Source document:
● ● ● ●

Pavlov

Unified multimodal embeddings with geometric modality conditioning.

A single shared embedding matrix is transformed by modality-specific learned rotation matrices (parameterized via the Lie algebra so(d)). Cross-modal reconstruction forces the shared space to capture modality-invariant structure, inspired by Pavlovian associative conditioning.

Architecture

Encode:  Input_m ──> Encoder_m(x) ──> W ──> R_m^T ──> z_m (latent)
Decode:  z ──> W_dec ──> Decoder_m ──> Reconstruction

Same-modal:    z_v ──> W_dec ──> Decoder_v ──> Recon_v
Cross-modal:   z_v ──> W_dec ──> Decoder_a ──> CrossRecon_a  (vision → audio)

W: Shared encode projection (embed_dim -> latent_dim), learned jointly across modalities
W_dec: Shared decode projection (latent_dim -> embed_dim), separate learned layer
R_v, R_a: Modality-specific rotation matrices in SO(k), parameterized via skew-symmetric matrices in the Lie algebra so(k) and mapped to SO(k) via matrix exponential
Training objective: Same-modal reconstruction + cross-modal reconstruction + contrastive alignment + optional rotation orthogonality regularization

Datasets

Pavlov supports multiple audio-visual datasets of increasing difficulty. The dataset is selected via Hydra config.

Dataset	Classes	Samples	Vision Input	Audio Input	SOTA
AV-MNIST (default)	10 digits	~70K	1x28x28 grayscale (MNIST)	1x112x112 mel spectrogram (FSDD)	~99%
CREMA-D	6 emotions	~7.4K	1x64x64 grayscale (face frame)	1x112x112 mel spectrogram	~80%

AV-MNIST pairs handwritten digit images with spoken digit spectrograms from the Free Spoken Digit Dataset. It serves as the proof-of-concept benchmark.

CREMA-D (Crowd-sourced Emotional Multimodal Actors Dataset) pairs facial video frames with spoken audio from 91 actors expressing 6 emotions (anger, disgust, fear, happiness, sadness, neutral). It is a significantly harder benchmark where both modalities carry meaningful but different emotional signals. Splits are done by actor to prevent data leakage.

Installation

git clone https://github.com/<your-org>/pavlov.git
cd pavlov
pip install -e ".[dev]"

# Optional: W&B logging support
pip install -e ".[wandb]"

● ● ● ●

Exercise tasks:
#1 Quote the Pavlov description from "CREMA-D (Crowd-sourced Emotional" up to and including "prevent data leakage.".
#2 In one to three sentences, explain why the Pavlov description says the CREMA-D splits are made by actor.

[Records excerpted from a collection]
● ● ● ●

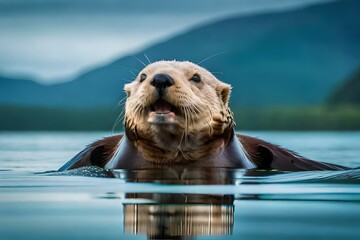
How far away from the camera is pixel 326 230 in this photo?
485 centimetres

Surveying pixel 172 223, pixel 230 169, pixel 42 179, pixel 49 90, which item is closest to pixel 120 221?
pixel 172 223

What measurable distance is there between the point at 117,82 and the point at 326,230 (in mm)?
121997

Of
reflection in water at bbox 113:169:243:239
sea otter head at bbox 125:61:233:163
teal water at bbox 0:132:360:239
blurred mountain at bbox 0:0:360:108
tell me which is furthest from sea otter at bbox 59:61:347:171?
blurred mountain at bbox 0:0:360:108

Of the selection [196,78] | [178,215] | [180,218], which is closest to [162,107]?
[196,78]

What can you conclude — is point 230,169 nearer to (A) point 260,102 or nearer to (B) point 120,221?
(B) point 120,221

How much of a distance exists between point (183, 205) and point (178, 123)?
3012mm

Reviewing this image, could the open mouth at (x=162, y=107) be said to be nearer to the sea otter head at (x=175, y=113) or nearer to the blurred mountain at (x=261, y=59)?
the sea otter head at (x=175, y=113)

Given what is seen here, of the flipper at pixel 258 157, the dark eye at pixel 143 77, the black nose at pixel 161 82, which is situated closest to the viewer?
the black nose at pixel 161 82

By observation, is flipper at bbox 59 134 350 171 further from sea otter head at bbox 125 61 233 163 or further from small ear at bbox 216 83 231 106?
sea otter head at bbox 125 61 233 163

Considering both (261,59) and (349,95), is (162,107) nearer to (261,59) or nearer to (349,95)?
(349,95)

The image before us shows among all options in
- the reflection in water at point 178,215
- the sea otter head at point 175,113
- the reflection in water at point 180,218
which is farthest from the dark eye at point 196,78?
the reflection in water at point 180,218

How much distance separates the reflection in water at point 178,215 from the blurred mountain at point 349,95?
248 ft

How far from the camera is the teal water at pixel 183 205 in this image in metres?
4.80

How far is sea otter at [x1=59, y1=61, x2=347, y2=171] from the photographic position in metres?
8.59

● ● ● ●

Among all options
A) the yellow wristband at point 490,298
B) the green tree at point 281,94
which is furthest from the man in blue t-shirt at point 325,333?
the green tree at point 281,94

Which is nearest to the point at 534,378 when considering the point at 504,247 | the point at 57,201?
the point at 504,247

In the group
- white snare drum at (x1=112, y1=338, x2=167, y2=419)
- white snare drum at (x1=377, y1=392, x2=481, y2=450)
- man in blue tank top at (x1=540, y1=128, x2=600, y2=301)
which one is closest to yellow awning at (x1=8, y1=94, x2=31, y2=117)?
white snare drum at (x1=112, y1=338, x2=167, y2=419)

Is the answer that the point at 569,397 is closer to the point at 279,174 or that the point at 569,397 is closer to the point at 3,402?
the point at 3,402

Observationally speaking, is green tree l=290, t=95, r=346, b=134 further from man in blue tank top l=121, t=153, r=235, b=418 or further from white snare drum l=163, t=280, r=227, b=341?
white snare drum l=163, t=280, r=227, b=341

● ● ● ●

Solutions below:
#1
CREMA-D (Crowd-sourced Emotional Multimodal Actors Dataset) pairs facial video frames with spoken audio from 91 actors expressing 6 emotions (anger, disgust, fear, happiness, sadness, neutral). It is a significantly harder benchmark where both modalities carry meaningful but different emotional signals. Splits are done by actor to prevent data leakage.

#2 The CREMA-D splits are done by actor to prevent data leakage.